Una divergenza formidabile. La conferma plastica che l’Europa dei diritti, nella quale ogni minoranza possibile viene tutelata, si sta dimenticando di salvaguardare quelli dei cittadini comuni che alzandosi al mattino non hanno come priorità la misura dell’elmetto rispetto alla circonferenza cranica, ma il lavoro, la famiglia, il destino dei figli e la difesa dei valori primari. Il ceo di Banca Intesa ricorda che il suo gruppo ha destinato 1,5 miliardi per combattere la povertà, sottolinea che la grande forza del nostro Paese sta «nel formidabile mondo delle imprese e nel risparmio delle famiglie, senza eguali in Europa». E sprona le altre grandi aziende: «In Italia non possiamo aspettarci che faccia tutto il governo, se ci sono aziende che fanno utili potrebbero destinarne una parte per intervenire sulle disuguaglianze. Ogni azienda dovrebbe anche lavorare perché i salari vengano aumentati. Sono uno dei punti di debolezza del nostro Paese e aumentarli è una priorità strategica».
Con l’Europa Carlo Messina non ha finito. Parlando di imprenditoria e di catene di comando, coglie l’occasione per toccare in altro nervo scoperto, perfino più strutturale dell’innamoramento bellicista. «Se un’azienda fosse condotta con meccanismi di governance come quelli dell’Unione Europea fallirebbe». Un autentico missile Tomahawk diretto alla burocrazia continentale, a quei «nani di Zurigo» (copyright Woodrow Wilson) trasferitisi a Bruxelles. La spiegazione è evidente. «Per competere in un contesto globale serve un cambio di passo. Quella europea è una governance che non si vede in nessun Paese del mondo e in nessuna azienda. Perché è incapace di prendere decisioni rapide e quando le prende c’è lentezza nella realizzazione. Oppure non incidono realmente sulle cose che servono all’Europa».

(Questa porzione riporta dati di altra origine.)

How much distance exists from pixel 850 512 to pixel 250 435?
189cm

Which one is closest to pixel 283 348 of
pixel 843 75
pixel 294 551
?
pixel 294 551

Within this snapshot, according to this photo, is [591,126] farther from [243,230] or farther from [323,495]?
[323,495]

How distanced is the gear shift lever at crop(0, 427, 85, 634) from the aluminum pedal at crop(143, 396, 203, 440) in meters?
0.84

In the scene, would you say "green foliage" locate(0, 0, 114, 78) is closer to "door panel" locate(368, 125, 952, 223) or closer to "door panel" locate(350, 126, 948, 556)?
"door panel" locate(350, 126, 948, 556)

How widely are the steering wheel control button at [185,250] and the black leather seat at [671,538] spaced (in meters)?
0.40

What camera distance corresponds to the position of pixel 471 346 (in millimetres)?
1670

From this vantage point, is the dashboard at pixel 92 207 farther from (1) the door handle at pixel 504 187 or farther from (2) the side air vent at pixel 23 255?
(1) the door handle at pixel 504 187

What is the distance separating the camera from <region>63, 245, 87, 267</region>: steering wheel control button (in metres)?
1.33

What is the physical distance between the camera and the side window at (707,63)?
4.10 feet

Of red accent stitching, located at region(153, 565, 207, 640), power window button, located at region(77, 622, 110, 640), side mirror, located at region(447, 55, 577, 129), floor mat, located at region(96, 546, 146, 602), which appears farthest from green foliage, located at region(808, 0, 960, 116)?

Il banchiere è favorevole a un ministero dell’Economia unico e ritiene che il vincolo dell’unanimità debba essere tolto. «Abbiamo creato una banca centrale che gestisce la moneta di Paesi che devono decidere all’unanimità. Questo è uno degli aspetti drammatici». Ma per uno Stato sovrano che aderisce al club dei 27 è anche l’unica garanzia di non dover sottostare all’arroganza (già ampiamente sperimentata) di Francia e Germania, che trarrebbero vantaggi ancora più consistenti senza quel freno procedurale.
Il richiamo a efficienza e rapidità riguarda anche l’inadeguatezza del burosauro e riecheggia la famosa battuta di Franz Joseph Strauss: «I 10 comandamenti contengono 279 parole, la dichiarazione americana d’indipendenza 300, la disposizione Ue sull’importazione di caramelle esattamente 25.911». Un esempio di questa settimana. A causa della superfetazione di tavoli e di passaggi, l’accordo del Consiglio Affari interni Ue sui rimpatri dei migranti irregolari e sulla liceità degli hub in Paesi terzi (recepito anche dal Consiglio d’Europa) entrerà in vigore non fra 60 giorni o 6 mesi, ma se va bene fra un anno e mezzo. Campa cavallo.